Ministerial Direction 65 goes on to list a series of “other” considerations which must be taken into account by the Tribunal. These are:
a)International non-refoulement obligations;
b)Strength, nature and duration of ties;
c)Impact on Australian business interests;
d)Impact on victims;
e)Extent of impediments if removed.
In Suleiman v Minister for Immigration and Border Protection, Colvin J made it clear that while these considerations are characterised as “other” they are not to be taken as secondary, they must be given “appropriate weight” in line with that given to the “primary” considerations.[53]
[53] Suleiman v Minister for Immigration and Border Protection [2018] FCA 594 at [23] and [28].
For reasons which will appear in the discussion, the Tribunal thinks it appropriate to deal with considerations (a) and (e) together and notes that there appear to be no matters for analysis under consideration (c).
(a) and (e) Non-Refoulement and Impediments if Removed
In his submission to the Tribunal[54] (dated 30 August 2018) HMFZ expresses concerns that, as a result of his having experienced problems with drugs in Australia and having had a drug-related offence recorded against him, he might well find himself in danger from the notorious Philippines “war on drugs” which has been promoted and encouraged by President Duterte.

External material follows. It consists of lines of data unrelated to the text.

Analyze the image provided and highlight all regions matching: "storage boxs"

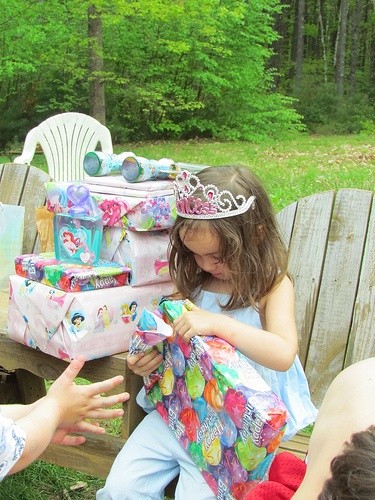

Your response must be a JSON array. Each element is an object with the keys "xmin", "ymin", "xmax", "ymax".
[
  {"xmin": 5, "ymin": 182, "xmax": 191, "ymax": 363},
  {"xmin": 129, "ymin": 298, "xmax": 289, "ymax": 500}
]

The nature of this programme and the extensive (state sanctioned) extra-judicial killings are outlined in the Department of Foreign Affairs and Trade Country Information Report on The Philippines.[55]
[54] Applicant exhibit A1.
[55] Dated 9 August 2017, filed by the Applicant on 20 September 2018.
As required under the court’s guidance in BCR16 v Minister for Immigration and Border Protection,[56] the Tribunal must at least give proper consideration to such a claim. Such claims also fall prospectively within the regime established by Ministerial Direction 75[57] which was made in response to the Court’s ruling cited above.
[56] [2017] FCAFC 96.
[57] Ministerial Direction No 75: Refusal of Protection Visas Relying on section 36(1C) and section 36(2C)(b) made on 5 September 2017.
The Tribunal understands these concerns, but given that the information in question is not likely to be readily known to Filipino authorities[58] and given that HMFZ has made no representations to the Tribunal about any current and on-going drug problems, there does not seem to be anything but a very limited basis for the Tribunal accepting that this issue constitutes a serious threat to his physical security and safety and hence a significant impediment were HMFZ to be repatriated.
[58] Granted that such authorities will know that HMFZ is being deported back to his home country the Tribunal assumes they would also know that this is for breaches of Australia’s criminal laws but there is no basis to believe that they would be privy to the exact nature of those offences. In any event HMFZ’s criminal record discloses only one minor possession offence.
If this submission is intended to enliven a claim for protection under Australia’s non-refoulement obligations,[59] HMFZ is free to make a formal application for a Protection Visa based upon these concerns. Sections 48A or 501E of the Act do not operate to prevent such an application being made.
[59] See section 36 of the Migration Act especially section 36(2).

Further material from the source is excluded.